Two of the popular spokespeople for Google have let their distaste for websites using “read more” or similar buttons to expand the content displayed on the page be known.
“Why would a site want to hide their content?” asked John Mueller. “I hate those.”
Meanwhile Gary Illyes tweeted his confusion over the use of such buttons. “I’ve never understood the rationale behind that. Is it generating more money? Or why are people doing that?”
Someone asked them if this could lead to a penalty from Google’s new mobile interstitial penalty, to which John said, “It’s not an interstitial…”
Here is a screenshot example of what they are talking about:
It is pretty easy to understand the ‘why’ behind the use of these. You mostly see them on mobile sites. Several years ago, Google released an update around the user experience of a website. One thing this update targeted was sites having too many ads above the fold. In other words, if most of what a user saw was advertisements before scrolling down, that was a negative ranking signal.
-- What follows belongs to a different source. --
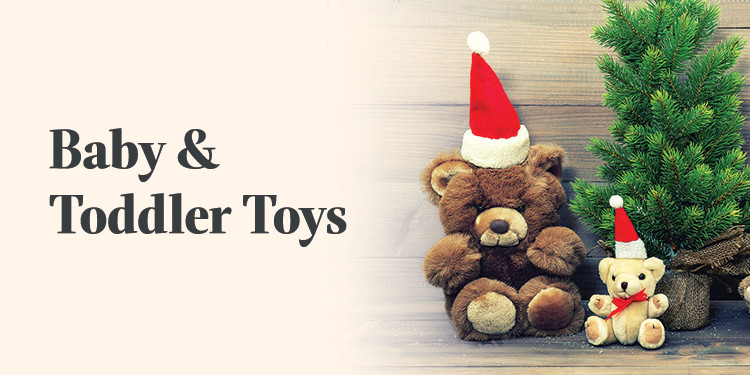 Baby and Toddle Toys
What the ‘read more’ type buttons do in this case is let sites put ads above the fold, or very close to it, without someone having to read the entire page of content before getting to ads at the bottom of the page.
It is sort of a way to avoid Google’s layout penalty, but still get ads in front of visitors more often. So yes, Gary, it is to make more money.
Could it be something that Google targets later?
You never know for sure, but I don’t really think so. It is not really hampering someone from getting to the content they were looking for. It is all right there on the same page. If the click caused loading of another page, that would be much different, and hamper the user experience.
Also, if it is getting more clicks through AdSense without being a significant hindrance to the user experience, why would they want to target it?